# First Attempt at Chip Carving



## cowboyup3371 (Nov 10, 2017)

First, thank you to those who recommended I pick up other forms of woodworking while I wait for my leg to heal. I received the okay to start gradually weight bearing again on 21 Jun and of course I ran back to the shop to start making a clock for my Aunt and Uncle's 50th wedding anniversary. Part of that project will obviously be the mount for the clock face which I decided will incorporate some chip carving. It's not perfect, is a very basic piece, and I need to sand off the marks I made to ensure I didn't cut those sections. But with all of that, I don't think this turned out too bad. I know I have a lot more practice to come but that will happen over future projects as I won't have time to get to perfection before the end of July.

I would welcome and beg for any constructive criticism anyone is willing to provide.


----------



## ClaudeF (Sep 22, 2013)

Pretty good for a first attempt. Look at the upper right corner and the lower right corner. 
The bottom of the "hole" has part of the wood of the chip remaining in it. Careful cutting with a really sharp knife should be able to clean up the bottom of those two holes… then check all the others for clean bottoms.


----------



## HokieKen (Apr 14, 2015)

Looks pretty nice Cowboy! Glad you are getting some shop time  I'm not a chip carver, more of a whittler, so I can't offer much in the way of criticism. The only thing I see is that some of the stop lines aren't as sharp as is typically seen in professional chip carvings. But we aren't pros are we?  I wouldn't hesitate to gift it to a family member if I could do it that well. And it's very likely that the resolution on this site makes it look worse than it actually is. Kudos on a great first chip carving!


----------



## AlaskaGuy (Jan 29, 2012)

Great first attempt! I couldn't do it.

On a side note. How do we know that photo isn't sideways?..................


----------



## Dark_Lightning (Nov 20, 2009)

> Great first attempt! I couldn t do it.
> 
> On a side note. How do we know that photo isn t sideways?..................
> 
> ...


----------



## RickBarber (May 26, 2019)

I still have the first chip carving that I did. It was a very basic piece. If you find a starting class I would recommend it highly. I found one a Woodcraft years ago and the main thing I learned was how to sharpen a knife, My first attempts were bad and I actually put the knifes away until I took the class.

When you lay out the lines use a pencil or carbon paper. Then erase the lines rather then sand it.

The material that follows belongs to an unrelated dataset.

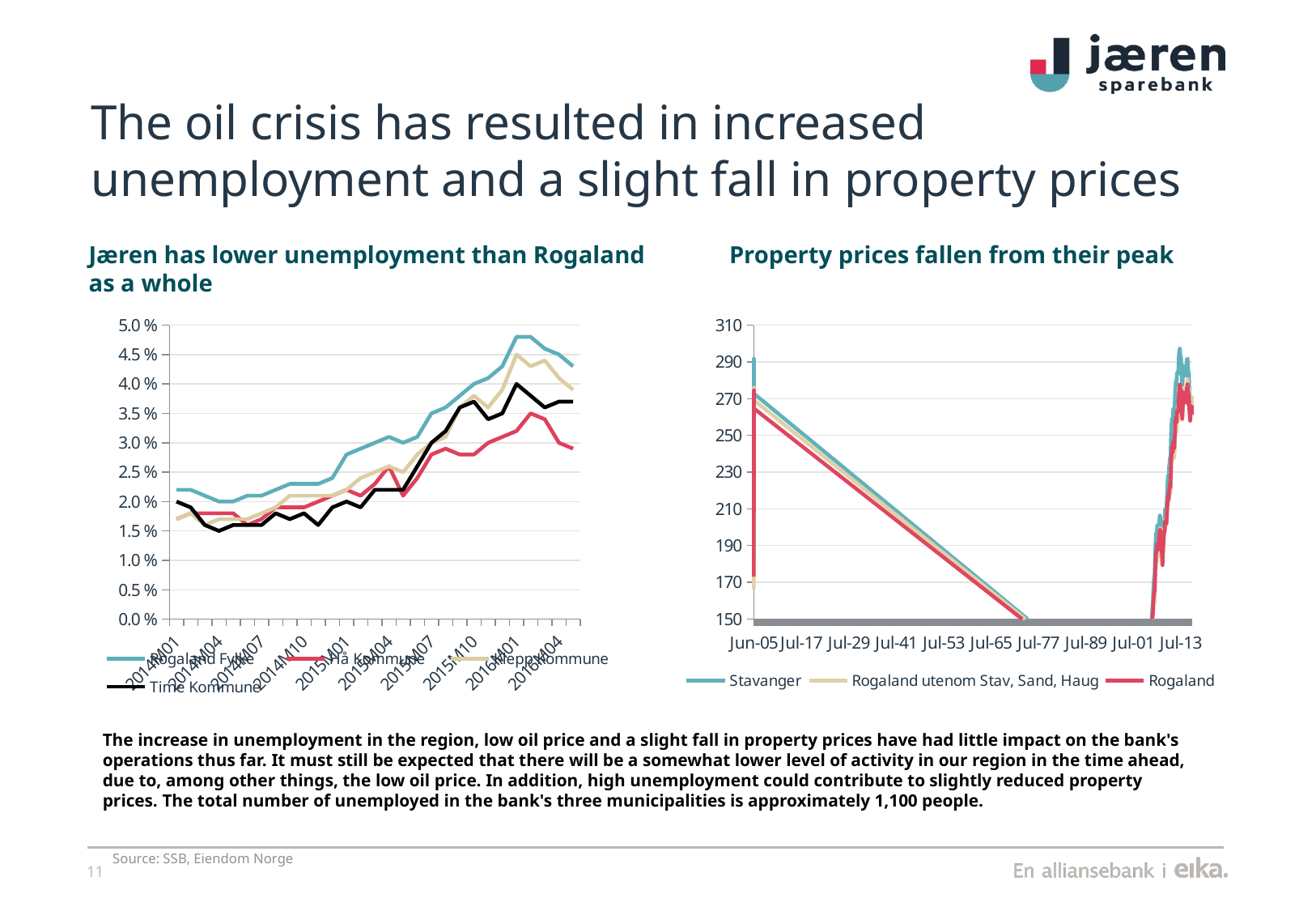
In the chart titled 'Jæren has lower unemployment than Rogaland as a whole', do the unemployment values generally rise or fall from 2014 to 2016? rise In the chart titled 'Jæren has lower unemployment than Rogaland as a whole', which series reaches the highest value? Rogaland Fylke In the chart titled 'Property prices fallen from their peak', which series is shown in red? Rogaland How many series does the legend list in the chart titled 'Property prices fallen from their peak'? 3 What type of chart is the chart titled 'Jæren has lower unemployment than Rogaland as a whole'? line chart In the chart titled 'Jæren has lower unemployment than Rogaland as a whole', is the peak value for Rogaland Fylke greater or less than 4.5 %? greater What type of chart is the chart titled 'Property prices fallen from their peak'? line chart In the chart titled 'Property prices fallen from their peak', is the peak value for Stavanger greater or less than 270? greater In the chart titled 'Jæren has lower unemployment than Rogaland as a whole', is the peak value for Hå Kommune greater or less than 4.0 %? less In the chart titled 'Jæren has lower unemployment than Rogaland as a whole', which series has the lowest value at the end of the period? Hå Kommune How many series does the legend list in the chart titled 'Jæren has lower unemployment than Rogaland as a whole'? 4 In the chart titled 'Jæren has lower unemployment than Rogaland as a whole', which is larger at the end of the period: Rogaland Fylke or Time Kommune? Rogaland Fylke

It will be more crisp and it is OK to re cut a chip to get them to match. I have actually glued a chip back in when I cut it wrong and re cut it.

Your work looks quite good so far.


----------



## SlimYoung123 (Dec 7, 2021)

I just got into chip carving recently. Your work is way ahead of my skill so far but a person has to start somewhere. 
Looking forward to seeing more chip carving threads in this site as I joined here.


----------



## SlimYoung123 (Dec 7, 2021)

I just got into chip carving recently. Your work is way ahead of my skill so far but a person has to start somewhere. 
Looking forward to seeing more chip carving threads in this site as I joined here. Sorry for the double post.I am not sure how to delete one of them .


----------



## SlimYoung123 (Dec 7, 2021)

I just now noticed the crisscross lines in your patten between the triangles . I have the same patten on one of my practice boards and was having a heck of a time trying to carve them between the triangles . Are they actually carved on yours or are they just the applied patten . If they are just the patten , will you be sanding them off or leaving them as is. Personally ,I like the looks of them being there either way .


----------



## cowboyup3371 (Nov 10, 2017)

> I just now noticed the crisscross lines in your patten between the triangles . I have the same patten on one of my practice boards and was having a heck of a time trying to carve them between the triangles . Are they actually carved on yours or are they just the applied patten . If they are just the patten , will you be sanding them off or leaving them as is. Personally ,I like the looks of them being there either way .
> 
> - SlimYoung123


That was to mark where I didn't want to cut and was since sanded away/erased. The final project was done in July of that year to be this:


----------



## cowboyup3371 (Nov 10, 2017)

I also did another clock for my other Uncle using that pattern later that year


----------



## SlimYoung123 (Dec 7, 2021)

That clock turned out very nice and now I know why I was struggling with cutting the center part just because it was on the practice board pattern I was using. I had not realized that part was to be erased.


----------